Virtualc64: Add support for VICII gray dot bug

Created on 17 Aug 2018  路  19Comments  路  Source: dirkwhoffmann/virtualc64

On machines with a 856x plugged in (C64 II, the white ones), the first pixel of a cycle is displayed in gray when a write access occurs to the currently used color register (0xD020 ... 0xD02E).

Effect shows up in test case lp-trigger/test1.prg

graydotvice

TODO:

  1. Emulate gray dots
  2. Add "[Check] Emulate gray dot bug" to the hardware preferences. Gray option out if a 656x VICII is selected.
enhancement

Most helpful comment

The "WT" version works well for me too

All 19 comments

graydotbug

Gray dots are emulated correctly now, but there is a performance hit which is due to the current structure of the VICII code.

TODO:
Modify readColorRegister() to return a uint64_t which stores the color values for all 8 pixels that are drawn in a single cycle. I.e., if a color register stores value 05, the function will no longer return 05, but 0505...0505. If the gray dot bug hits in, the function will return 0505...050F.
This approach could also speed up function drawBorder() which needs to take care of a color register change after drawing the first pixel.

• Short task:
In the issue above on the VICII gray dot bug, which test case shows the effect?

(Entries drawn from a collection)
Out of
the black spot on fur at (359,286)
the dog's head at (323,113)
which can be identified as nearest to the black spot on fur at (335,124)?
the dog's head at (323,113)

• Completed exercise:
lp-trigger/test1.prg